After compression we reduce the total size to 27 Gb (20% of the original size, and dsrc ensures fast reading of the compressed data)

Note: - using gzip instead reduces size to ~38 Gb (occupies ~40% more than dsrc compressed files) - using bzip2 instead reduces size to ~31 Gb (occupies ~15% more than dsrc compressed files)

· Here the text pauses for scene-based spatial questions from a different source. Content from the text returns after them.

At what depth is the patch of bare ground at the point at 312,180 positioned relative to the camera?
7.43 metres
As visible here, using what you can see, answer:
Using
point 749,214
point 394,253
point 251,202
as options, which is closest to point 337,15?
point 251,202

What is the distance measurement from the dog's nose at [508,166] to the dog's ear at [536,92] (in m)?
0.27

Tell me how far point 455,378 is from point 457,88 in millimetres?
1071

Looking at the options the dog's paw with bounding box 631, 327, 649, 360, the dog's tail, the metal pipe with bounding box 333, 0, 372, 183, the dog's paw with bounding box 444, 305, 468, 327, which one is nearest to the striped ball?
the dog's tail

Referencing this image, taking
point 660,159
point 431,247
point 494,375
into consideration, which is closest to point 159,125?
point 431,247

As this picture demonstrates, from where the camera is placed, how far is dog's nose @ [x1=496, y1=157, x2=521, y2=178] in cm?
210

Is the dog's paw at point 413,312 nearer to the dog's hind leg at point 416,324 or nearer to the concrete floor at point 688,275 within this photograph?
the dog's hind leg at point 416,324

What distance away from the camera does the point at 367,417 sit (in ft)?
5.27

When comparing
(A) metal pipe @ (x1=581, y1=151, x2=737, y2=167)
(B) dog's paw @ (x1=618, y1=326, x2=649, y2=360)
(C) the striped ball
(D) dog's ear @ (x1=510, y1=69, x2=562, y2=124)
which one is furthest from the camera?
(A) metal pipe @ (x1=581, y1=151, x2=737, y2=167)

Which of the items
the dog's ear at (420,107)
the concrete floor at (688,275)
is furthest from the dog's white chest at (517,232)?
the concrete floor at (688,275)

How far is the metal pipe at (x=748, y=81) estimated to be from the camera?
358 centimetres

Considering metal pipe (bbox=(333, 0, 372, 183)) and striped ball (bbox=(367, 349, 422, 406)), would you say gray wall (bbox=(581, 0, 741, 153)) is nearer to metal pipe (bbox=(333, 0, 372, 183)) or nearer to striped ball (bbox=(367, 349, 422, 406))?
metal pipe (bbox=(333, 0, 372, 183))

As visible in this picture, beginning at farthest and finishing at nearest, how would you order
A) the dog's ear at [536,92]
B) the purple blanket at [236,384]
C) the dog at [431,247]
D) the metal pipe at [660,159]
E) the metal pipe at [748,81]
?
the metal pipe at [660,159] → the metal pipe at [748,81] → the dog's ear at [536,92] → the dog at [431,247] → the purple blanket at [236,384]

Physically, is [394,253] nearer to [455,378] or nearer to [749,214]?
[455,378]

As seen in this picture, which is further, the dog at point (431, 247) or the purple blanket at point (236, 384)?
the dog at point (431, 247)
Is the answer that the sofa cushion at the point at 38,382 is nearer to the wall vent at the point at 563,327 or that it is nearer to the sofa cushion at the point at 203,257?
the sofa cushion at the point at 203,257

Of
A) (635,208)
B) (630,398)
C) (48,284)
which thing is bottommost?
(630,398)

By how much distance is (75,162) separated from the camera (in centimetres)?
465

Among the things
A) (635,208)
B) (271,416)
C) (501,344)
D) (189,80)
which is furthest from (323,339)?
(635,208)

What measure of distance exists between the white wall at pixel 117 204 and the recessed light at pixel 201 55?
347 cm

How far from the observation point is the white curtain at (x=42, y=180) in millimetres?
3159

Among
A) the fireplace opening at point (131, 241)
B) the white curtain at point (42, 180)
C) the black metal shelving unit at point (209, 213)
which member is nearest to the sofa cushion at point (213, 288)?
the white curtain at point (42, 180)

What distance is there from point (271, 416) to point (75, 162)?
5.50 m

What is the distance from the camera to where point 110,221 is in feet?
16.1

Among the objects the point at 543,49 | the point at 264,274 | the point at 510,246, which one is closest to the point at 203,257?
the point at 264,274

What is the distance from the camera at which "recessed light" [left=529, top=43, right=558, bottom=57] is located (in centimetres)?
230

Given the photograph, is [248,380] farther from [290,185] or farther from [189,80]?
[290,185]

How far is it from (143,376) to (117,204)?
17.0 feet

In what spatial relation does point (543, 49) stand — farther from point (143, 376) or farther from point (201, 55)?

Both are much slower to generate and read

Cleanup

%%bash

rm -f FASTQs/mouse_B_rep1_1.fastq
rm -f FASTQs/mouse_B_rep1_2.fastq
rm -f FASTQs/mouse_B_rep2_1.fastq
rm -f FASTQs/mouse_B_rep2_2.fastq
rm -f FASTQs/mouse_PSC_rep1_1.fastq
rm -f FASTQs/mouse_PSC_rep1_2.fastq
rm -f FASTQs/mouse_PSC_rep2_1.fastq
rm -f FASTQs/mouse_PSC_rep2_2.fastq

References

[^](#ref-1) Stadhouders R, Vidal E, Serra F, Di Stefano B et al. 2018. Transcription factors orchestrate dynamic interplay between genome topology and gene regulation during cell reprogramming.

[^](#ref-4) Roguski, :raw-latex:`Lukasz `and Deorowicz, Sebastian. 2014. DSRC 2—Industry-oriented compression of FASTQ files.